For me, it started with “Am I Black enough?”
It’s a question I’ve been asking myself since middle school when my classmates called me an “Oreo,” code for “Black on the outside and White on the inside.” My classmates, who were mostly Black, accused me of being bougie, talking White and acting White.
Yes, I’d grown up in a predominately White suburb 45 minutes outside of Baltimore. Yes, I spoke “proper English.” And yes, I preferred Britney to Biggie and Justin Timberlake to Tupac. But did this somehow make me less Black?

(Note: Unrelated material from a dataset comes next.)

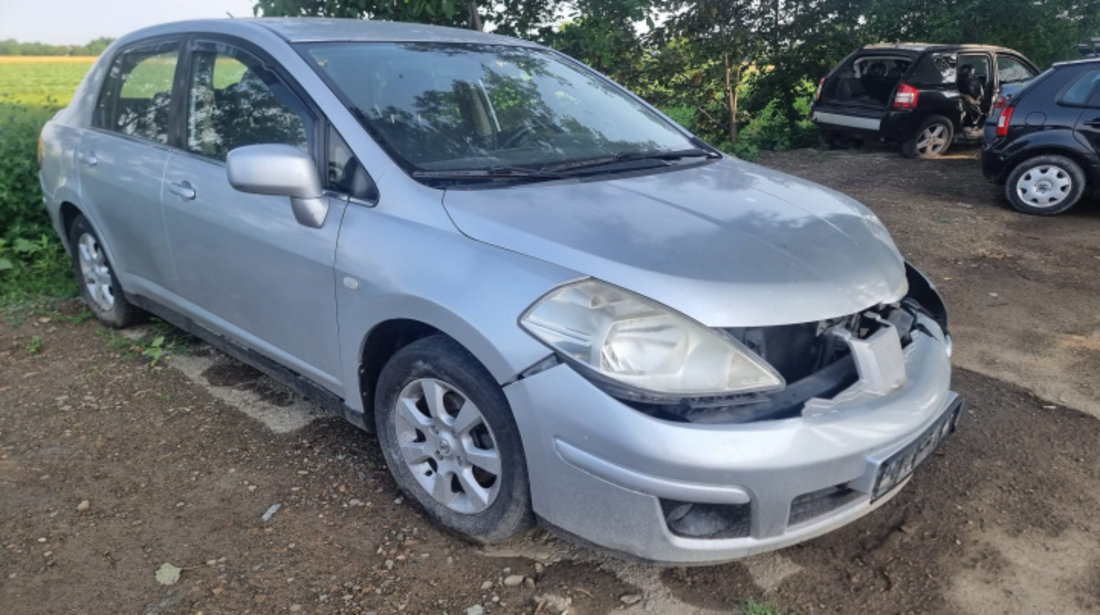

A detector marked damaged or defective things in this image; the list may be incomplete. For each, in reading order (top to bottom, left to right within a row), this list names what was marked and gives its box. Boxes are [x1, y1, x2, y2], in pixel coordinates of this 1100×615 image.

broken headlight area [620, 288, 946, 422]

My Black girl imposter syndrome continued into adulthood when I was the digital content editor for JET magazine aka one of the oldest Black-owned publications in the country. While my boss and the editor-in-chief (along with the majority of the women on staff) wore natural hair, I chose (and still choose) to wear a relaxer. Does this somehow make me less Black?

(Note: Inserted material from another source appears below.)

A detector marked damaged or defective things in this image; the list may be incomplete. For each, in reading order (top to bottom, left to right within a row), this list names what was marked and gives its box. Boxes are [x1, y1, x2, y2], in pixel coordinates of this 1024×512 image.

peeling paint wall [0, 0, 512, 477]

The answer, despite what many proponents of #TeamNatural, will have you believe is “no.” Living in the ‘burbs, wearing a relaxer and listening to so-called White music does not make me any less Black nor does it mean I hate myself. I am Black enough.
Fast forward to two years ago when I was transitioning from my career as a journalist to a career in nonprofits and the top question plaguing me was “Am I good enough?”
Yes, I’d won awards as a journalist and yes, I had a good thing going working for one of the most respected Black magazines in the nation. But I was burnt out and worn it. I’d become desensitized to story after story of police brutality and I knew I had to get out before it got the best of me.
But would I make it? Could I successfully transition into another career after seven years as a journalist? I’d never worked for a nonprofit before. Was I good enough?
The answer was and still is yes. I took a leap of faith and pursued my passion with a purpose. And I’m so glad I did. All I’ve ever wanted to do was write and help young women. And I’m fortunate I get to do this every day at Girl Scouts. It truly is a blessing.
It wasn’t easy. But it was worth it. And I learned that I am good enough.
So now, a year into working my “dream job” and the biggest question I face is “am I enough?” As I am? In this moment? Right here, right now?
It’s the question that comes to mind when I’m asked to participate in a Twitter chat or on a panel or an event such as this. What do I have to offer?
I don’t have a million followers on social media. I don’t get big brand name sponsorships on my blog. I’m not making six-figures from speaking engagements. Am I enough?
It means something different to everyone. If we’re being candid, for me it means making Forbes’ 30 Under 30 list. It means being director of media relations or communications for a nonprofit that benefits girls. Or perhaps maybe even accomplishing my lifelong dream of becoming editor-in-chief of a teen magazine.
But if I’m constantly hoping and praying for “the next big thing” or the next stage of my life, then I’m not living my best life now. I’m not living up to my potential. I’m taking what I have now for granted. The truth is I am enough. As I am. Right here, right now. In this moment. And every day.
Not to get all Oprah on you, but you are enough and you are enough and you are enough. We’re all enough. As we are. Right here, right now.
There’s no one else on the planet like you or like me. And that is our gift. That’s what makes you “you.” Don’t lose sight of that. Don’t ever think you’re not enough. Because you are. We all are.